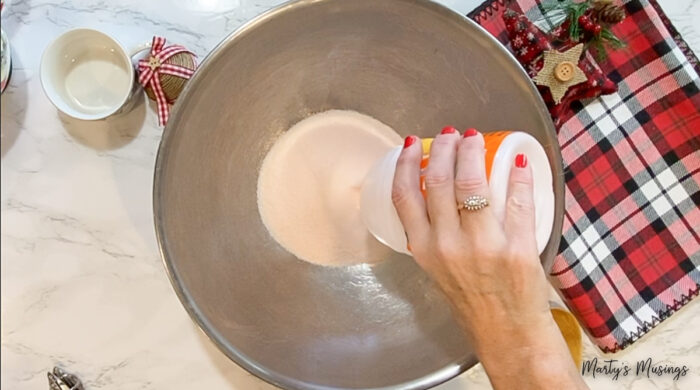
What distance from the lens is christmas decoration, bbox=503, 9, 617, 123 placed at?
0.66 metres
==
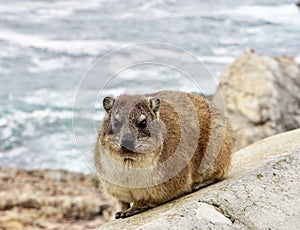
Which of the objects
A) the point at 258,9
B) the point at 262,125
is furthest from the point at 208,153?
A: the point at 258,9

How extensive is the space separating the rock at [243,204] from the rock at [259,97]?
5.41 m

→ EXERCISE: Format the rows from the line that contains "What distance from" through the line that contains "0.66 metres" as a JSON list of strings, with one string per line and blank lines omitted.

→ EXERCISE SOLUTION:
[
  "What distance from the lens is christmas decoration, bbox=503, 9, 617, 123 placed at?",
  "0.66 metres"
]